◆ Problem description
How many lines in the entries below contain the word "tire"? Case counts; reply with the number alone.

◆ Source data
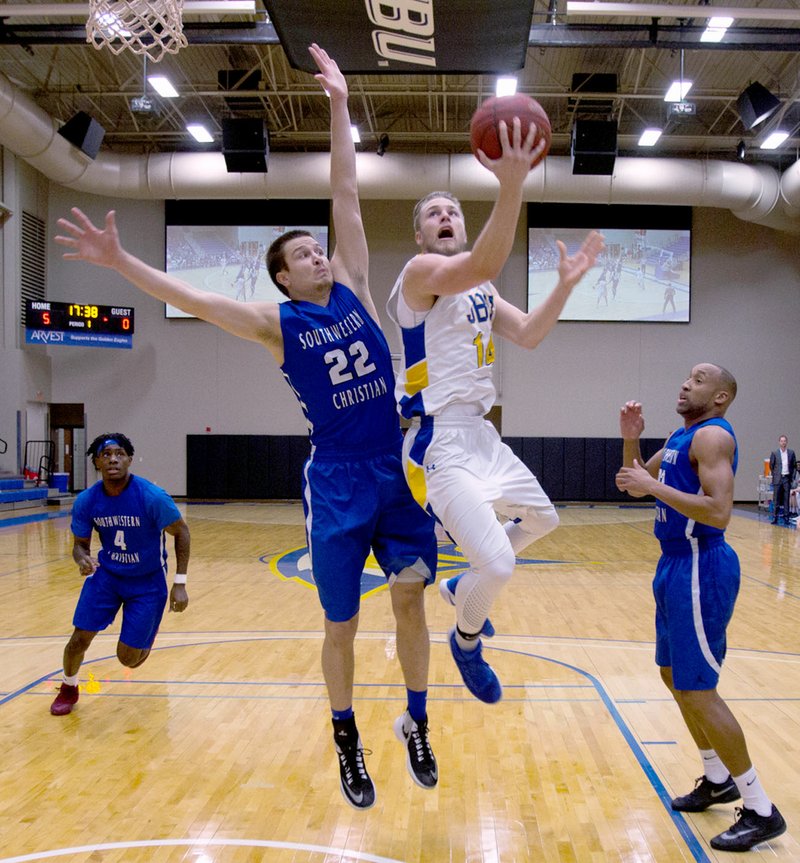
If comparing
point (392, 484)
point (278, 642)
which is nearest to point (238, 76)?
point (278, 642)

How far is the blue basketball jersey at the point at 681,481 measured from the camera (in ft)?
12.6

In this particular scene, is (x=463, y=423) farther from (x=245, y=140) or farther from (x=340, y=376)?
(x=245, y=140)

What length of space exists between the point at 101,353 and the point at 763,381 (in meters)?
16.8

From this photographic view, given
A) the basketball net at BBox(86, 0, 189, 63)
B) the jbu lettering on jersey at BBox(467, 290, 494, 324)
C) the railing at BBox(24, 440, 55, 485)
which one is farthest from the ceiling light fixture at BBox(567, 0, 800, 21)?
the railing at BBox(24, 440, 55, 485)

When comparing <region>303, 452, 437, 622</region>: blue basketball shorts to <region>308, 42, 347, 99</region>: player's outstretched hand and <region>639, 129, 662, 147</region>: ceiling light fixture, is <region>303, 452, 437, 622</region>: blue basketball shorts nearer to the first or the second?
<region>308, 42, 347, 99</region>: player's outstretched hand

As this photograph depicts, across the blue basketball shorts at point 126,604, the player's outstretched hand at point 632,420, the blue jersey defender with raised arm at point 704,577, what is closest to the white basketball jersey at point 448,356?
the blue jersey defender with raised arm at point 704,577

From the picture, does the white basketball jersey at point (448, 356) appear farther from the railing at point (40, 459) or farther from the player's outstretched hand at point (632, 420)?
the railing at point (40, 459)

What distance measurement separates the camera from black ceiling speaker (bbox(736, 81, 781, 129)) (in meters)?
14.4

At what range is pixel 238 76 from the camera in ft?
57.4

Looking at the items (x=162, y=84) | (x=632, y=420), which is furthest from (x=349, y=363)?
(x=162, y=84)

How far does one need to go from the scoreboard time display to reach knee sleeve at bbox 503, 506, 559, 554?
1749 centimetres

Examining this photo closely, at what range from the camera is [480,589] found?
10.4 feet

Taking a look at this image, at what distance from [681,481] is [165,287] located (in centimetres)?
243

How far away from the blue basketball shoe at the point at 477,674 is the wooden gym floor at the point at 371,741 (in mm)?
756
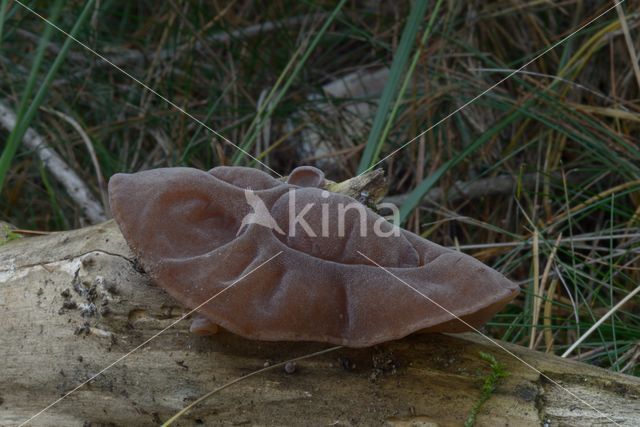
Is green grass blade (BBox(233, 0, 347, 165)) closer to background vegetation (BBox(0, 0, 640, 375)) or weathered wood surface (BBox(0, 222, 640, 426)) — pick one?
background vegetation (BBox(0, 0, 640, 375))

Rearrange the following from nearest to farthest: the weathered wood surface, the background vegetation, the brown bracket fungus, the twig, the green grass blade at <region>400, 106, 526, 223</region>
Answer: the brown bracket fungus
the weathered wood surface
the green grass blade at <region>400, 106, 526, 223</region>
the background vegetation
the twig

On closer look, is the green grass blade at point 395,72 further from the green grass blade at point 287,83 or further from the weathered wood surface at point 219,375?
the weathered wood surface at point 219,375

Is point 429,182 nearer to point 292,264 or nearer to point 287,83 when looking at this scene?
point 287,83

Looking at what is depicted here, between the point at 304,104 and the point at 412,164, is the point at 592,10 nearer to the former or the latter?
the point at 412,164

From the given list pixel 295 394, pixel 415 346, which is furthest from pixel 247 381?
pixel 415 346

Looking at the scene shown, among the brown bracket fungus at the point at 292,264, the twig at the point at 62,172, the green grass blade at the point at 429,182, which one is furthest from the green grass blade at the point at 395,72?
the twig at the point at 62,172

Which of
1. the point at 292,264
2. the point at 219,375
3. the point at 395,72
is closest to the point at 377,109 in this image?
the point at 395,72

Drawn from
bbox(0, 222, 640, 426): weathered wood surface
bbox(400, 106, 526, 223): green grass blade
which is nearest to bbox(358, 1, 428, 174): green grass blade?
bbox(400, 106, 526, 223): green grass blade
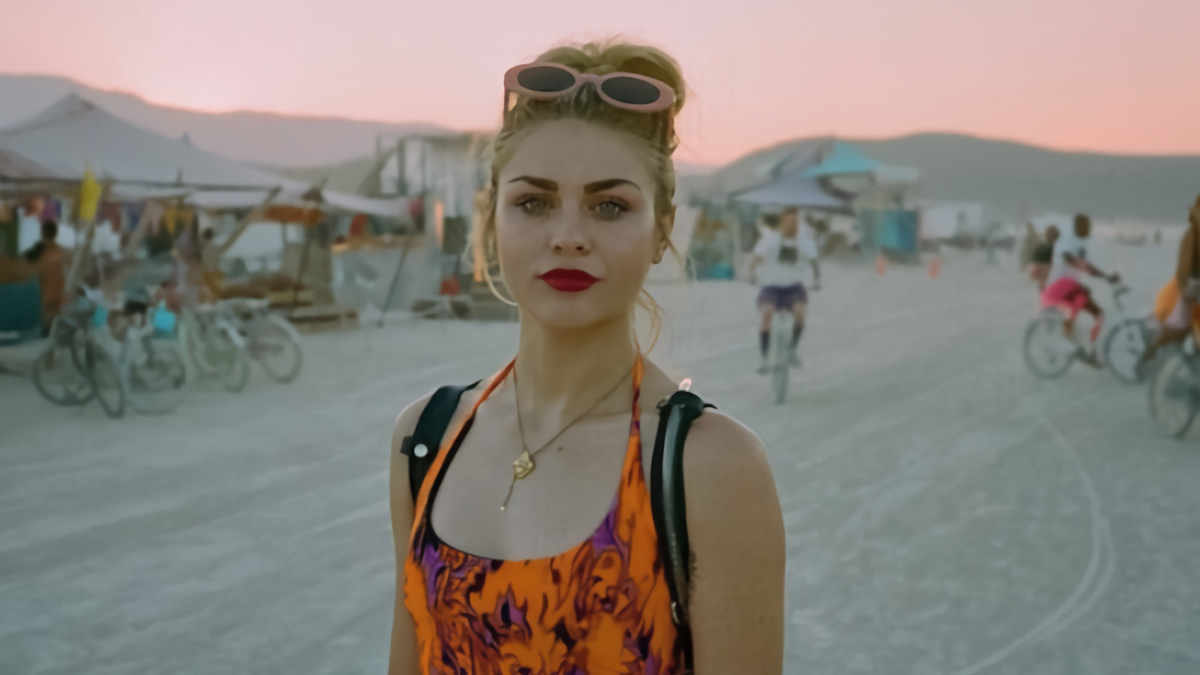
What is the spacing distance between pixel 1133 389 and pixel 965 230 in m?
3.74

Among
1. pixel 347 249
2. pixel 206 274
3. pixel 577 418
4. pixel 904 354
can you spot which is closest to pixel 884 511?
pixel 577 418

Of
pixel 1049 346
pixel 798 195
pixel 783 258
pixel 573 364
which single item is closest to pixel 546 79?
pixel 573 364

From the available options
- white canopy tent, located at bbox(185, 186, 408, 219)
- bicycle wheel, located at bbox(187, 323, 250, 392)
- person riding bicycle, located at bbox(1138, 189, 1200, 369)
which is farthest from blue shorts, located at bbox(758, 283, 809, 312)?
bicycle wheel, located at bbox(187, 323, 250, 392)

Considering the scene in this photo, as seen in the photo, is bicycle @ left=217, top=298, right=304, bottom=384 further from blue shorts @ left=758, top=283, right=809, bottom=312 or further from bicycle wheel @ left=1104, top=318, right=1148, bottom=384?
bicycle wheel @ left=1104, top=318, right=1148, bottom=384

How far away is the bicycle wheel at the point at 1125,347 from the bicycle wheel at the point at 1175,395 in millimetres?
505

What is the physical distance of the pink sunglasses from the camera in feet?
2.76

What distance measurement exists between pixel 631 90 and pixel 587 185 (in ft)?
0.33

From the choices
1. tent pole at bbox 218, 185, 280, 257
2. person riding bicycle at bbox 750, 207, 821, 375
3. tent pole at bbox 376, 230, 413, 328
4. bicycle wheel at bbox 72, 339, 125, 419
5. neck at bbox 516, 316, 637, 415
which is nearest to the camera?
neck at bbox 516, 316, 637, 415

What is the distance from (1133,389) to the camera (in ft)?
18.2

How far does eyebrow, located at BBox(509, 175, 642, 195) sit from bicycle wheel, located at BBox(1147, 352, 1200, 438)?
4962 millimetres

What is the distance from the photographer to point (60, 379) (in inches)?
206

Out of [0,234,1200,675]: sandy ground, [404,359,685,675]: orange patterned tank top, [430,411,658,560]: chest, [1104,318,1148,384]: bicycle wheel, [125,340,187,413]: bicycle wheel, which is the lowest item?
[0,234,1200,675]: sandy ground

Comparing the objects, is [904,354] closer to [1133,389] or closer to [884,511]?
[1133,389]

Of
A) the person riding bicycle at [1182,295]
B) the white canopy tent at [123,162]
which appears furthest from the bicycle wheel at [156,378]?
the person riding bicycle at [1182,295]
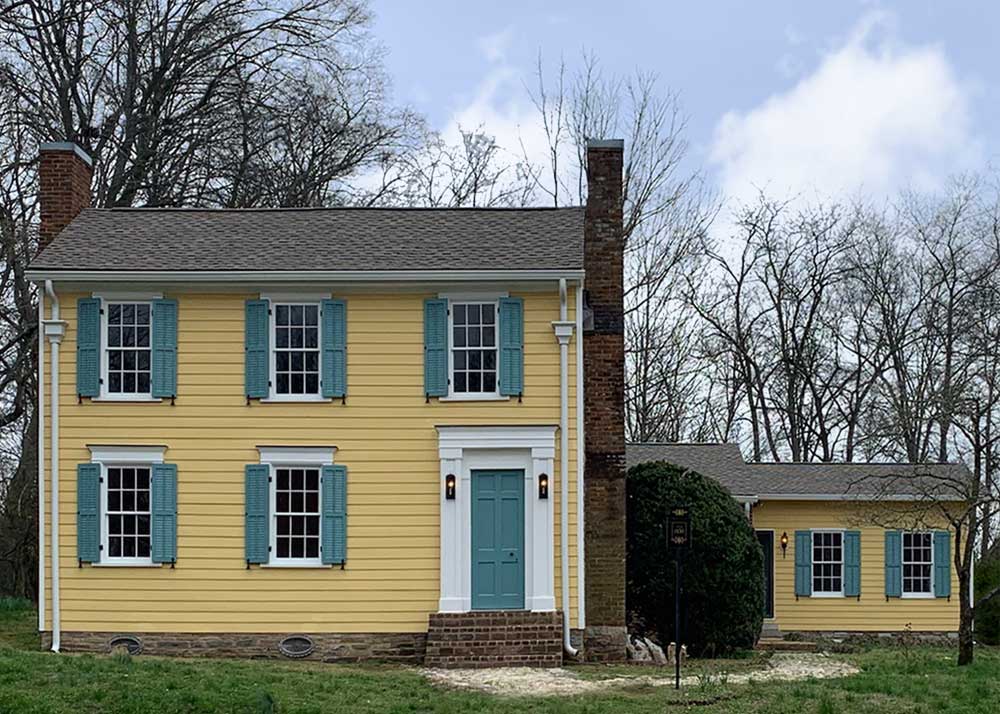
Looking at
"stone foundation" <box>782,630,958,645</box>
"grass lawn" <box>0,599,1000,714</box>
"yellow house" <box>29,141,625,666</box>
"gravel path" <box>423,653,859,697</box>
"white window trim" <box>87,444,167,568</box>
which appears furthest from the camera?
"stone foundation" <box>782,630,958,645</box>

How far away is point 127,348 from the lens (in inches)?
794

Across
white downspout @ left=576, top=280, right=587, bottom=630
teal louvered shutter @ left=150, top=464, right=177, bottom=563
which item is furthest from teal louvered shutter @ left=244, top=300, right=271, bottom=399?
white downspout @ left=576, top=280, right=587, bottom=630

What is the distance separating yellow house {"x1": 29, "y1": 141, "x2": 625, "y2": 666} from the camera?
1983 centimetres

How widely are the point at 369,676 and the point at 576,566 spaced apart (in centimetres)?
391

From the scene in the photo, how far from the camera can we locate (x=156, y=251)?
67.9ft

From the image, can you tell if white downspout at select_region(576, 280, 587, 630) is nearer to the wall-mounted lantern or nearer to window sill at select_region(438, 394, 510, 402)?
the wall-mounted lantern

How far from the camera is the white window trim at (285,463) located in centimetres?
1991

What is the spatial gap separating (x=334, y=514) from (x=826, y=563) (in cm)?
1295

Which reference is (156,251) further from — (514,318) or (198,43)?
(198,43)

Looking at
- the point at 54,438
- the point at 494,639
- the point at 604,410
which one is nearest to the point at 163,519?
the point at 54,438

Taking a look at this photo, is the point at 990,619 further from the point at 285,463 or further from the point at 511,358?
the point at 285,463

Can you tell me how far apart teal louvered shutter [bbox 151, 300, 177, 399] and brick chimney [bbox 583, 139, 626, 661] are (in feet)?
19.5

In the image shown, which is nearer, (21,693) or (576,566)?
(21,693)

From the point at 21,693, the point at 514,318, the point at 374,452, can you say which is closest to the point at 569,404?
the point at 514,318
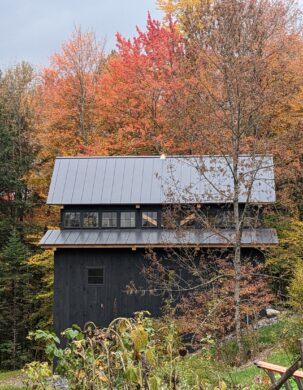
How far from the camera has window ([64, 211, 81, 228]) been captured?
64.7 ft

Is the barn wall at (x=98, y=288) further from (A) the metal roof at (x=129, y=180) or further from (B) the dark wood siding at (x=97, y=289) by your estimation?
(A) the metal roof at (x=129, y=180)

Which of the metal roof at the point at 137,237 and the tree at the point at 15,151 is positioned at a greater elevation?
the tree at the point at 15,151

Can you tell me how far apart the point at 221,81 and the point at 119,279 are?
769 centimetres

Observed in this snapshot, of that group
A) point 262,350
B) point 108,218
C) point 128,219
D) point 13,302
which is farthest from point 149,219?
point 13,302

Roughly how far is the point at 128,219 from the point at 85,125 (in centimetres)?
1028

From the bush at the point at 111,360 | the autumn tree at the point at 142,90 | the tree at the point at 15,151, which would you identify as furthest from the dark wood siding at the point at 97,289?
the bush at the point at 111,360

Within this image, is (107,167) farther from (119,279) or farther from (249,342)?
(249,342)

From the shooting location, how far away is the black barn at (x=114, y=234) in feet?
61.1

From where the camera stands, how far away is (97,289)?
1902cm

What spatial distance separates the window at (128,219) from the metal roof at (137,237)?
266mm

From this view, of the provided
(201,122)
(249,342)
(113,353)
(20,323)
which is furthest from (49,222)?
(113,353)

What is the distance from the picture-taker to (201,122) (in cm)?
1633

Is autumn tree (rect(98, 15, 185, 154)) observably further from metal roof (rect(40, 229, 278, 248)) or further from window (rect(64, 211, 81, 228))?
metal roof (rect(40, 229, 278, 248))

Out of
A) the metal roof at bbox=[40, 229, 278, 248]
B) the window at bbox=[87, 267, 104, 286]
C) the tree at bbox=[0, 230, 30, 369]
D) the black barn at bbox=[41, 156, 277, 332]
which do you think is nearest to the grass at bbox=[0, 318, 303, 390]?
the metal roof at bbox=[40, 229, 278, 248]
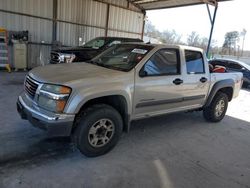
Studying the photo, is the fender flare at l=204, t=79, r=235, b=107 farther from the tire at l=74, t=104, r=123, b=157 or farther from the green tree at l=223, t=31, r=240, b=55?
the green tree at l=223, t=31, r=240, b=55

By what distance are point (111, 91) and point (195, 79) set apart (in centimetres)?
206

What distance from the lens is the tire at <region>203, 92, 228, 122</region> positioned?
5.52 metres

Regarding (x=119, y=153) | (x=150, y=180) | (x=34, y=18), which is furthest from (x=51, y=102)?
(x=34, y=18)

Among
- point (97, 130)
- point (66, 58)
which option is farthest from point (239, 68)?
point (97, 130)

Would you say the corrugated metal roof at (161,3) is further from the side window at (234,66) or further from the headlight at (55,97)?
the headlight at (55,97)

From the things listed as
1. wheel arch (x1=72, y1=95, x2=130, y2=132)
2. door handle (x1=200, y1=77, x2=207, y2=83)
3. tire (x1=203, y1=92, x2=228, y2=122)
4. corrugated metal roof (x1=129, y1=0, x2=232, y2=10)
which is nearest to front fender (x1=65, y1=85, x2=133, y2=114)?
wheel arch (x1=72, y1=95, x2=130, y2=132)

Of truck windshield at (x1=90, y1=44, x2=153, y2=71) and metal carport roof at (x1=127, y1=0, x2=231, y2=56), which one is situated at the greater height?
metal carport roof at (x1=127, y1=0, x2=231, y2=56)

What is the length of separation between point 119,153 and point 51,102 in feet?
4.48

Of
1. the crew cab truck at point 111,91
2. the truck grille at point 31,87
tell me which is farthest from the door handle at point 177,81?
the truck grille at point 31,87

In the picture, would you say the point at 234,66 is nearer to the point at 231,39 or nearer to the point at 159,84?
the point at 159,84

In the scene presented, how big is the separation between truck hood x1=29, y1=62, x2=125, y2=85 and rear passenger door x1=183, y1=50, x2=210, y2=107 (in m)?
1.59

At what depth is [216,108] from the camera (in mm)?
5645

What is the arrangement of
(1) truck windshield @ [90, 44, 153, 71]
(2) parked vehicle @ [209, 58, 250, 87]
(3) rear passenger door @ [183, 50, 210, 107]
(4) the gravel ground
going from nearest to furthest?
(4) the gravel ground, (1) truck windshield @ [90, 44, 153, 71], (3) rear passenger door @ [183, 50, 210, 107], (2) parked vehicle @ [209, 58, 250, 87]

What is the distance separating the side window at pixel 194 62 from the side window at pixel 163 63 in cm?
32
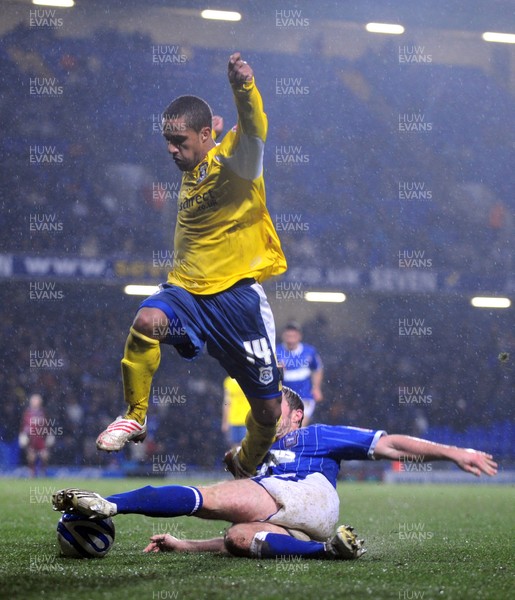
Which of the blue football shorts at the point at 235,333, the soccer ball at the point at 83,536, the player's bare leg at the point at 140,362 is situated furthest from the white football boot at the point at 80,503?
the blue football shorts at the point at 235,333

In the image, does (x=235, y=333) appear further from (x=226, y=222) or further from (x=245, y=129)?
(x=245, y=129)

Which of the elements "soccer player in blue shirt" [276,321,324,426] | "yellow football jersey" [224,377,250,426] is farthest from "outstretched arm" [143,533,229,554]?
"yellow football jersey" [224,377,250,426]

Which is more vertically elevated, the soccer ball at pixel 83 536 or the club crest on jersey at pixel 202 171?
the club crest on jersey at pixel 202 171

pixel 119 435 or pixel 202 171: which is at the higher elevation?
pixel 202 171

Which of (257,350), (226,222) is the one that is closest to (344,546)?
(257,350)

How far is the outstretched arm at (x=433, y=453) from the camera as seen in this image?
3158 millimetres

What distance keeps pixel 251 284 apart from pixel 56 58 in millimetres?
14250

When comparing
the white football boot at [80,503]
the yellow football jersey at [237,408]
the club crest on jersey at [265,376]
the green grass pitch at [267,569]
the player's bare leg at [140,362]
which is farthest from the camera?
the yellow football jersey at [237,408]

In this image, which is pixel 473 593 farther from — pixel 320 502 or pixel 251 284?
pixel 251 284

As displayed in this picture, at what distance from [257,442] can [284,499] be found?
3.14ft

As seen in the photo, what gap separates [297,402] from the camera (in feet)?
15.0

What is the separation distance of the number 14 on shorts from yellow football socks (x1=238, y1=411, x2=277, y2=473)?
332 mm

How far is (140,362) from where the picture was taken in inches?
175

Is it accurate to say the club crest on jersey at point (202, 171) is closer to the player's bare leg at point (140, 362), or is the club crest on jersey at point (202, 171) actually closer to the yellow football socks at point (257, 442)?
the player's bare leg at point (140, 362)
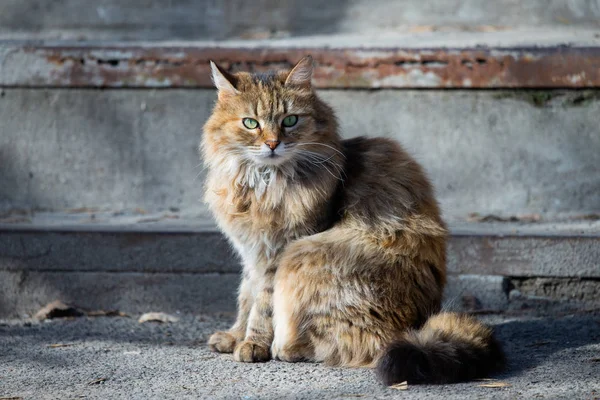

◆ Completed exercise
3